Scrapy Recorder is a set of Scrapy middlewares that will allow you to record a scrapy crawl and store it into a Graph Manager.

This can be useful to perform frontier tests without having to crawl the entire site again or even using Scrapy.

Activating the recorder

The recorder uses 2 different middlewares: CrawlRecorderSpiderMiddleware and CrawlRecorderDownloaderMiddleware.

To activate the recording in your Scrapy project, just add them to the SPIDER_MIDDLEWARES and DOWNLOADER_MIDDLEWARES settings:

SPIDER_MIDDLEWARES.update({
    'frontera.contrib.scrapy.middlewares.recording.CrawlRecorderSpiderMiddleware': 1000,
})

DOWNLOADER_MIDDLEWARES.update({
    'frontera.contrib.scrapy.middlewares.recording.CrawlRecorderDownloaderMiddleware': 1000,
})

Choosing your storage engine

As Graph Manager is internally used by the recorder to store crawled pages, you can choose between different storage engines.

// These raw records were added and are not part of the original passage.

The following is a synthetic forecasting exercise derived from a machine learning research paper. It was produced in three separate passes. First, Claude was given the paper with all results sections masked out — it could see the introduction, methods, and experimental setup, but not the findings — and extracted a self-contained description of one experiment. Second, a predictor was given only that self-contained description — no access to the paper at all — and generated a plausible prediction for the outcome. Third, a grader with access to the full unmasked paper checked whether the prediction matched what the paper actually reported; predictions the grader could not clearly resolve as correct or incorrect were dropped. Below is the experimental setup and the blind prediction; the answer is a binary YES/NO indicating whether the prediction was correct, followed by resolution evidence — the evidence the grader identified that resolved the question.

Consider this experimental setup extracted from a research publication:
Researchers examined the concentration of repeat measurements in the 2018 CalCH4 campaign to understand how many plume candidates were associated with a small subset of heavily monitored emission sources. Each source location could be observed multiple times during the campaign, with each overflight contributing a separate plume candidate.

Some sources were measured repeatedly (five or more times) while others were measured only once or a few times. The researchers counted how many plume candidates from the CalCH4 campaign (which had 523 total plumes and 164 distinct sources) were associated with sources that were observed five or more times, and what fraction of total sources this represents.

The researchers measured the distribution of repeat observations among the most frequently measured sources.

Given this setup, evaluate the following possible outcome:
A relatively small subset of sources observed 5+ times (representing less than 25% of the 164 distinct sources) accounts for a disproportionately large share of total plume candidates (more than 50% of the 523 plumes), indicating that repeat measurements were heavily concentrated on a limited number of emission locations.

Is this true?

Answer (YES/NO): NO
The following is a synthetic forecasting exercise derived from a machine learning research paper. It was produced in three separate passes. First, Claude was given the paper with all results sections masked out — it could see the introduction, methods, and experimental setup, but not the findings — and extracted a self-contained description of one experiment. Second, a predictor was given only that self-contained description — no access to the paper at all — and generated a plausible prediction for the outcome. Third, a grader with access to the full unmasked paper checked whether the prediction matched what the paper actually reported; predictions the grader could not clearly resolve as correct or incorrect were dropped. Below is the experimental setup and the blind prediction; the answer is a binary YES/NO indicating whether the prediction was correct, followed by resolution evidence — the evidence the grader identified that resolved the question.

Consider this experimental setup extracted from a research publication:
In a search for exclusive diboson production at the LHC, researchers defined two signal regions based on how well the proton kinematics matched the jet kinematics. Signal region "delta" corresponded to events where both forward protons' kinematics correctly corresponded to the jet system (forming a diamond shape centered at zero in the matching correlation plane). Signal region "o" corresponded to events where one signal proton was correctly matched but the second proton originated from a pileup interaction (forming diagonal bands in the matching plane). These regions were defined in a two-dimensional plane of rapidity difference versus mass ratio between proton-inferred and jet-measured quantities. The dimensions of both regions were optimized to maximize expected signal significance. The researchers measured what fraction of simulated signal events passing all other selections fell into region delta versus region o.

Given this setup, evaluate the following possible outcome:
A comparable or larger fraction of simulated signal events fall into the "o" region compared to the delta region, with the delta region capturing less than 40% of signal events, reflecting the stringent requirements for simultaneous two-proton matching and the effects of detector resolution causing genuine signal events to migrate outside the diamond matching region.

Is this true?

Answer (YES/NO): YES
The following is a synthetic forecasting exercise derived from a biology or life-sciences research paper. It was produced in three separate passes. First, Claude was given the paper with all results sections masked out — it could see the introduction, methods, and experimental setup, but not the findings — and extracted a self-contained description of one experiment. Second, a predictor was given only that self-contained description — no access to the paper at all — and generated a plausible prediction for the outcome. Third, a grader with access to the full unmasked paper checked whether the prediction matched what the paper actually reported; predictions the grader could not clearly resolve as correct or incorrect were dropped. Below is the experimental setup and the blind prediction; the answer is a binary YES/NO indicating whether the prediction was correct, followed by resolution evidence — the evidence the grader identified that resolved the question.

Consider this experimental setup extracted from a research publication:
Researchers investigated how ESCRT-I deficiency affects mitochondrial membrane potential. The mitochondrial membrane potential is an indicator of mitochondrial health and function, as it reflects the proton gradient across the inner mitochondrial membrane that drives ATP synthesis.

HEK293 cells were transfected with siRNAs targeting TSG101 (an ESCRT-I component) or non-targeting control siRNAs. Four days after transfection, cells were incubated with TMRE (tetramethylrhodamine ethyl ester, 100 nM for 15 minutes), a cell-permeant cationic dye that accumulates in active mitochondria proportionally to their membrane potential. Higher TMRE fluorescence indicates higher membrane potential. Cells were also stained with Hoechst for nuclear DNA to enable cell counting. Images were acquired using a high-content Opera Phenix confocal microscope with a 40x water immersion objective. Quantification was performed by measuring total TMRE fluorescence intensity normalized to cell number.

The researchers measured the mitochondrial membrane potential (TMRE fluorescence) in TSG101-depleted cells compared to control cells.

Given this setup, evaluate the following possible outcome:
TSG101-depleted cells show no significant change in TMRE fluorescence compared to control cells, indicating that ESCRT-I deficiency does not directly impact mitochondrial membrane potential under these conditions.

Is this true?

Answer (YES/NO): NO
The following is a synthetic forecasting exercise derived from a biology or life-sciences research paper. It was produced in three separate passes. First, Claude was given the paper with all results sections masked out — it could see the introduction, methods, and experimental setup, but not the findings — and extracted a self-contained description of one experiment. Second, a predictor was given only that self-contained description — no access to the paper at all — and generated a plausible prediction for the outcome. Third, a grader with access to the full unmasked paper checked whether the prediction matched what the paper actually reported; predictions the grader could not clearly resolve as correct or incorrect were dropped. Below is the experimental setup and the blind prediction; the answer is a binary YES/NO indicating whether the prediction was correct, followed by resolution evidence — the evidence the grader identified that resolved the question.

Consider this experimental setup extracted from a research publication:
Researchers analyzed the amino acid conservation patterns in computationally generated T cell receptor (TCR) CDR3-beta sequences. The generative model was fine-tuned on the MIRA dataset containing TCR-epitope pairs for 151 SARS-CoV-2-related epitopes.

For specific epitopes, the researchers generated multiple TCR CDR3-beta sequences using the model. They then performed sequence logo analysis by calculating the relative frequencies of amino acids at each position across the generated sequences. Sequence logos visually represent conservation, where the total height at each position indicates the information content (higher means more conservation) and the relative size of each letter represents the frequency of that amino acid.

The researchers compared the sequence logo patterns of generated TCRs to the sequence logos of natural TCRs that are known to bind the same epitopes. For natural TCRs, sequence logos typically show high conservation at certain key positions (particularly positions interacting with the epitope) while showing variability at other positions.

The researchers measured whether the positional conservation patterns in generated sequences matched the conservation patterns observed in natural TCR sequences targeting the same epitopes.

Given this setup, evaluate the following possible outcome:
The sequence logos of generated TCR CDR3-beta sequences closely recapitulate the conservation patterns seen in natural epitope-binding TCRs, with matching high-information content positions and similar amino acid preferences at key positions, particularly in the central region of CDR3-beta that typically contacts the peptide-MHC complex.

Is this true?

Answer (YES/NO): NO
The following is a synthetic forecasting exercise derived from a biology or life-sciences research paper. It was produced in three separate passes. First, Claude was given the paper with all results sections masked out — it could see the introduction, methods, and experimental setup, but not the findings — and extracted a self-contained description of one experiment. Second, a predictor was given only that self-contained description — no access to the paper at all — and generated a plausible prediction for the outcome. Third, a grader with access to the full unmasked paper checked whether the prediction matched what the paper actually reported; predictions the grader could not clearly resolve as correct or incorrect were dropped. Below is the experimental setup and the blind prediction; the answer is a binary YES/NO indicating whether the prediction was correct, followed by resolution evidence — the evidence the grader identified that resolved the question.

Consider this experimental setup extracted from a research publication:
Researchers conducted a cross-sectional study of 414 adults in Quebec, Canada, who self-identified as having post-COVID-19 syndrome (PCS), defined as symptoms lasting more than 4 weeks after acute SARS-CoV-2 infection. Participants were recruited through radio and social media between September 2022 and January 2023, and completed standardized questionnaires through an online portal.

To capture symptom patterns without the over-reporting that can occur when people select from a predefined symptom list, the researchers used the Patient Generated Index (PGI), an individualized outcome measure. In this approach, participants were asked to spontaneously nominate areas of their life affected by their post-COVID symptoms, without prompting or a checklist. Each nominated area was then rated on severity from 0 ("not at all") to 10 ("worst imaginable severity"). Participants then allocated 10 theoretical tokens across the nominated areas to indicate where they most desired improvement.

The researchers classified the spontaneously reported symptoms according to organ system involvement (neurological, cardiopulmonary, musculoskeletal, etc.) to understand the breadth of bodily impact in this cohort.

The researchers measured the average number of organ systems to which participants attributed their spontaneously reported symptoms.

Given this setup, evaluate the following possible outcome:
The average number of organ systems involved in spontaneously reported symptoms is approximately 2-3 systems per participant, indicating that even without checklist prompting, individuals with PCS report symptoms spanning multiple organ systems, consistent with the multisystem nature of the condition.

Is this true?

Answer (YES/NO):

We can set the storage engine with the RECORDER_STORAGE_ENGINE setting:

RECORDER_STORAGE_ENGINE = 'sqlite:///my_record.db'

You can also choose to reset database tables or just reset data with this settings:

RECORDER_STORAGE_DROP_ALL_TABLES = True
RECORDER_STORAGE_CLEAR_CONTENT = True

Running the Crawl

Just run your Scrapy spider as usual from the command line:

scrapy crawl myspider

Once it’s finished you should have the recording available and ready for use.

In case you need to disable recording, you can do it by overriding the RECORDER_ENABLED setting:

scrapy crawl myspider -s RECORDER_ENABLED=False

Recorder settings

Here’s a list of all available Scrapy Recorder settings, in alphabetical order, along with their default values and the scope where they apply.

RECORDER_ENABLED

Default: True

Activate or deactivate recording middlewares.

RECORDER_STORAGE_CLEAR_CONTENT

Default: True

Deletes table content from storage database in Graph Manager.

RECORDER_STORAGE_DROP_ALL_TABLES

Default: True

Drop storage database tables in Graph Manager.

RECORDER_STORAGE_ENGINE

Default: None

Sets Graph Manager storage engine used to store the recording.